The ARM922T processor has two interrupt inputs: interrupt request (IRQ) and fast interrupt request (FIQ). Excalibur devices contain an interrupt controller that allows up to 10 interrupts from peripherals in the stripe, one external interrupt from a pin, and up to 64 interrupts from an FPGA interface. Each of six interrupt lines wired into the FPGA can function as separate IRQs, or as an interrupt bus (generating up to 64 IRQs using a separate interrupt controller in the FPGA).

All of these interrupts are maskable, have programmable priorities, and can raise either the IRQ or FIQ inputs. When an interrupt is raised, the IRQ or FIQ pin is asserted.
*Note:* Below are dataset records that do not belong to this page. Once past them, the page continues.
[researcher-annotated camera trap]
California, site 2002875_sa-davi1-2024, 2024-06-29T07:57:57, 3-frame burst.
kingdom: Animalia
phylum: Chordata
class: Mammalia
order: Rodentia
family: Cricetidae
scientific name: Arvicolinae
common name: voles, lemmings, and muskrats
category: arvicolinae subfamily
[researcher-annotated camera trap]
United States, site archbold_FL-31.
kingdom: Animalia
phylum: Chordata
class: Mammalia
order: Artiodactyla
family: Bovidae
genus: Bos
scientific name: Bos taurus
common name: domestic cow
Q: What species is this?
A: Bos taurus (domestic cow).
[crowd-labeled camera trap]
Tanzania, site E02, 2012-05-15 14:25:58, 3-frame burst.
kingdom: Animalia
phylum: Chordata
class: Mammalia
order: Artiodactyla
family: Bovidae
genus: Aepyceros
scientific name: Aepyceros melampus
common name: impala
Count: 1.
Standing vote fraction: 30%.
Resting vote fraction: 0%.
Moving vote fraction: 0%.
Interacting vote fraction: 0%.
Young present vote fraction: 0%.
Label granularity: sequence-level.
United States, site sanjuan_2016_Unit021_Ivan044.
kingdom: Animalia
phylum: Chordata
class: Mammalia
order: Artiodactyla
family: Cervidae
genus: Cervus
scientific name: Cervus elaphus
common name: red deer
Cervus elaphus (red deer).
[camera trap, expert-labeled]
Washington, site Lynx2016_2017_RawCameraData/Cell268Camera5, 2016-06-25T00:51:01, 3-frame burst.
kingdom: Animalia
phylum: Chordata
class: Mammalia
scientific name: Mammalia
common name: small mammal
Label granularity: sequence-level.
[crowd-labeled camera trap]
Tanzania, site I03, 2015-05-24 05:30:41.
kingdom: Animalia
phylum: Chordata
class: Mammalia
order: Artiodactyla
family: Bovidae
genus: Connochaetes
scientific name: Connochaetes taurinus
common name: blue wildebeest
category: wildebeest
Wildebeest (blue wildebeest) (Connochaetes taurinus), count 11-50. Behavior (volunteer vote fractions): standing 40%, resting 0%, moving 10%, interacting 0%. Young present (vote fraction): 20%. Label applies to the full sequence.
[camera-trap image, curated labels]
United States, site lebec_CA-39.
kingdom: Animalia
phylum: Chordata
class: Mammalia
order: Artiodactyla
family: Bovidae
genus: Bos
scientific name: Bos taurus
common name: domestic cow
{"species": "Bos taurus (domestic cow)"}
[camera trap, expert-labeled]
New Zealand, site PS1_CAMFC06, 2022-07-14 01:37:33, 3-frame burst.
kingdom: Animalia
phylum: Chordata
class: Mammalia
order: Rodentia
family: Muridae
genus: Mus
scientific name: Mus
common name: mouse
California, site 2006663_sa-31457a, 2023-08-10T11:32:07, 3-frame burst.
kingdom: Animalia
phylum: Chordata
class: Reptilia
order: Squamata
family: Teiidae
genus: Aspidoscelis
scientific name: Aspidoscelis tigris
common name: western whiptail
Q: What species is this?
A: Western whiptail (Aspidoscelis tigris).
The processor then reads the value of the registers within the interrupt controller to assess from which interrupt source it originated, to allow it to run the appropriate interrupt service routine (ISR).

The most basic of the three operating modes for the FPGA interrupt bus is the six individual interrupt sources where each interrupt is connected directly to the controller. The six bits may indicate a single interrupt request, with the priority encoded on the six data lines. Finally, a single interrupt request may be used with a five-bit priority value.

Five of the peripheral interrupts are also driven into the FPGA to allow for hardware interrupt servicing. The processor must still clear the individual interrupt flag in the interrupt controller.